Recherche Scientifique Résident

Sylvain André

Agrégé d’Espagnol

Mots clés : Juntes – Gouvernement – Philippe II – XVIe siècle – Histoire politique
 

Type de résidence

Membre de l'EHEHI

Période de résidence 

En résidence de septembre 2014 à juillet 2016

Projet de recherche à la Casa de Velázquez

Résumé du projet

Mon projet de doctorat porte sur la méthode gouvernentale employée par Philippe II à la fin de son règne. Plus particulièrement, il s’agit d’analyser l’implication d’une institution centrale créée à la fin des années 1580, connue sous le nom de Junta de Noche ou Junta de Gobierno. Ce nouvel organe, lequel réunissait un nombre très réduit de membres, eut pour charge de permettre à l’appareil administratif et bureaucratique de la Monarchie hispanique de s’adapter aux exigences politiques du temps. D’abord secrète, puis officialisée en 1593, au moment où s’ouvre la période de la succession, la Junta joua un rôle prépondérant dans le processus de rationalisation du gouvernement.

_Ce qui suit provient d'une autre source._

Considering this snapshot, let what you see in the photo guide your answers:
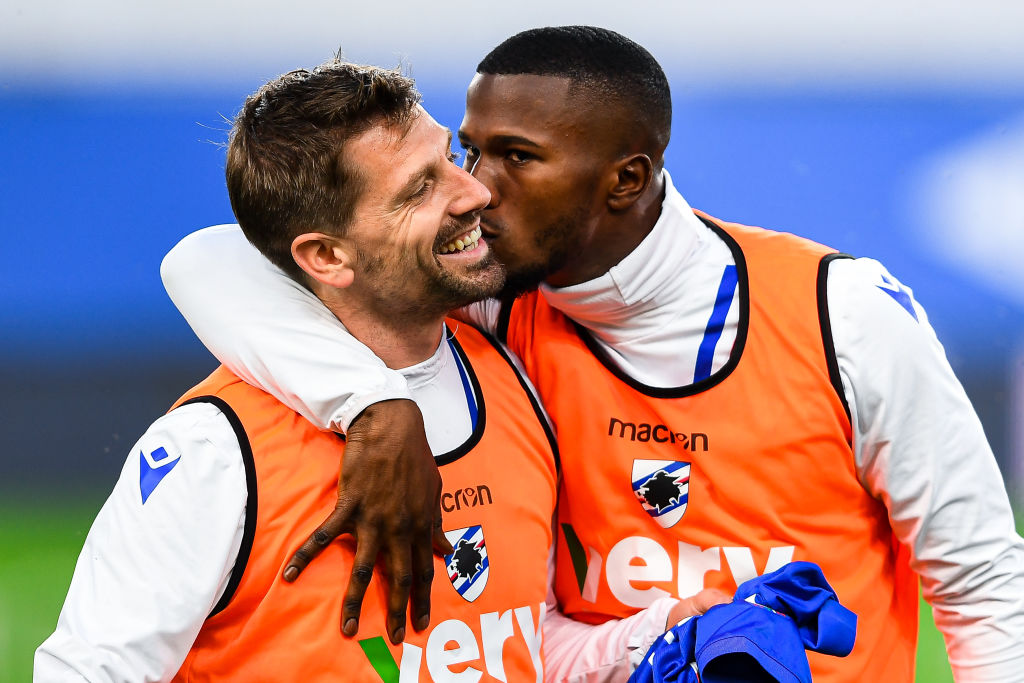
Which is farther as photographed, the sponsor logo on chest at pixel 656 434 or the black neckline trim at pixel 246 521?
the sponsor logo on chest at pixel 656 434

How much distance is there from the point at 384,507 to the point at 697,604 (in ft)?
1.44

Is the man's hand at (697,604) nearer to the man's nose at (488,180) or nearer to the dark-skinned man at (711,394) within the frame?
the dark-skinned man at (711,394)

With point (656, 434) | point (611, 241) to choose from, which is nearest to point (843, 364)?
point (656, 434)

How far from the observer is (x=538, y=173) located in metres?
1.51

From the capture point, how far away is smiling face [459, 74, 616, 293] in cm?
151

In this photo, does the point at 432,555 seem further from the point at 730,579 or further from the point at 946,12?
the point at 946,12

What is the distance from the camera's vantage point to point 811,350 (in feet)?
4.66

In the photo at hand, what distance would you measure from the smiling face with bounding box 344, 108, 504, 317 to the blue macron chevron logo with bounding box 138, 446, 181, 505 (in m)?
0.33

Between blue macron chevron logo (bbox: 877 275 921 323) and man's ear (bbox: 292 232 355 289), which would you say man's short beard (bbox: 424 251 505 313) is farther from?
blue macron chevron logo (bbox: 877 275 921 323)

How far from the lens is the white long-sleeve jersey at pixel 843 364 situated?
1278 millimetres

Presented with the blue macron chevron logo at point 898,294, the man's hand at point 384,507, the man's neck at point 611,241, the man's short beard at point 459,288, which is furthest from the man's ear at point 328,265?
the blue macron chevron logo at point 898,294

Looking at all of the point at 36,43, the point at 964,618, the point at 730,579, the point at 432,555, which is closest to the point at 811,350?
the point at 730,579

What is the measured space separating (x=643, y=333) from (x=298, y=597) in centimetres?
60

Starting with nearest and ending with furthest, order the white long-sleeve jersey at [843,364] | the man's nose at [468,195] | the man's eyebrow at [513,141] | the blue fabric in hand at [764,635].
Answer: the blue fabric in hand at [764,635], the white long-sleeve jersey at [843,364], the man's nose at [468,195], the man's eyebrow at [513,141]
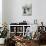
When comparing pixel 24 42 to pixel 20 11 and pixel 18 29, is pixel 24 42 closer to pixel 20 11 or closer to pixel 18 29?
pixel 18 29

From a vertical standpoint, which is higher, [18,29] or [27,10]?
[27,10]

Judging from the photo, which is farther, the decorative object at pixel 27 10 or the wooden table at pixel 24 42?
the decorative object at pixel 27 10

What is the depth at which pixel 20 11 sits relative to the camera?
5.15 metres

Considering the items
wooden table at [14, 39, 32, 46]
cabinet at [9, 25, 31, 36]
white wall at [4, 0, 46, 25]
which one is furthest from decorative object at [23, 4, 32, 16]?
wooden table at [14, 39, 32, 46]

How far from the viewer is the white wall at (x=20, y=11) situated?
5086 millimetres

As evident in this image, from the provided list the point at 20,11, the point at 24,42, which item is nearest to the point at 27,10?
the point at 20,11

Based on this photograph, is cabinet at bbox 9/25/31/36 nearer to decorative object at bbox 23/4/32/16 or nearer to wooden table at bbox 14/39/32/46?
decorative object at bbox 23/4/32/16

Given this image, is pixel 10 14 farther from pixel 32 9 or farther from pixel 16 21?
pixel 32 9

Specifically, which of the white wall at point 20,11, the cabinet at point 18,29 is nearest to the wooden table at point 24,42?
the cabinet at point 18,29

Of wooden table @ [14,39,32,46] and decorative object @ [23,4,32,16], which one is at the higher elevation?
decorative object @ [23,4,32,16]

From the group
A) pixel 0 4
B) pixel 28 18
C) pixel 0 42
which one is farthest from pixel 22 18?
pixel 0 42

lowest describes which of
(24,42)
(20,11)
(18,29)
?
(24,42)

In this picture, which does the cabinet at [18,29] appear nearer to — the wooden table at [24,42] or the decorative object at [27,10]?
the decorative object at [27,10]

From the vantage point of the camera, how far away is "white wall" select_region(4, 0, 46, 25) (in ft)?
16.7
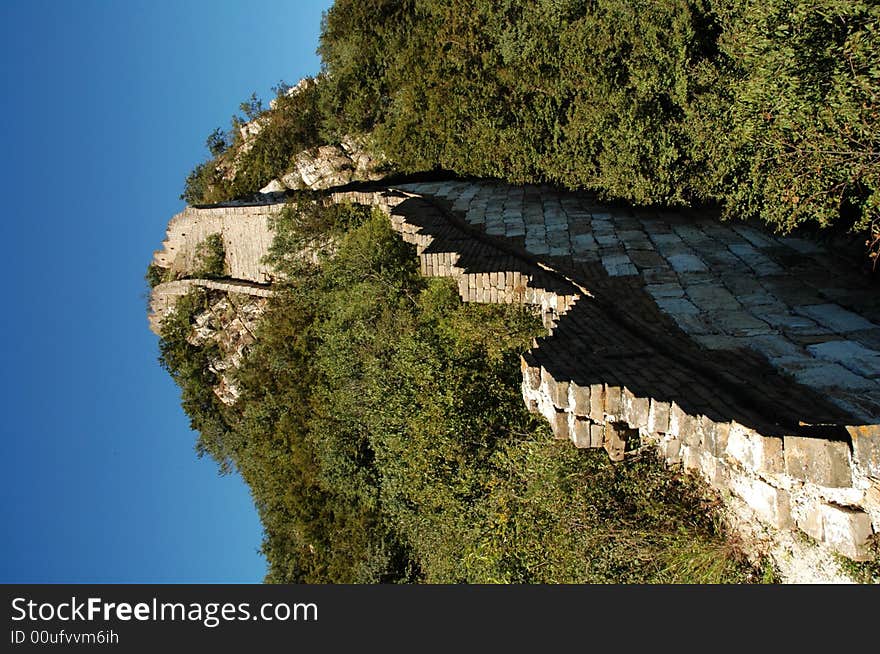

En effet, les comptes rendus qui émanent de ces réunions montrent toute l’importance accordée par ces hommes à l’information politique et à ses itinéraires jusqu’à la décision royale. La recherche constante d’information complémentaire, la prise de décisions intermédiaires visant à stimuler les grands Conseils de la Monarchie sont autant de techniques qui marquent un tournant dans la manière dont la société politique appréhendait le gouvernement. C’est en outre par ce biais que je m’intéresse aux stratégies gouvernementales à proprement parler. Car la gouvernementalité largement étudiée par l’historiographie récente comme un espace où s’élabore un vaste réseau de pouvoir lié à des enjeux interpersonnels commence aussi, à cette époque, à se constituer en véritable science. Ainsi, c’est tout un appareillage de techniques reposant sur le secret, sur la circulation et le déguisement de l’information politique, sur la brièveté, la dissimulation ou la temporisation de l’action que vont employer les principaux ministres de Philippe II. Or, ces stratégies, dont la typologie est extrêmement vaste, n’avaient pas nécessairement vocation à répondre aux exigences des grandes entreprises de politique étrangère, comme elle n’était pas non plus le laboratoire de pratiques politiques inavouables, mais constituaient le plus souvent un levier fondamental dans le traitement et la gestion des affaires quotidiennes.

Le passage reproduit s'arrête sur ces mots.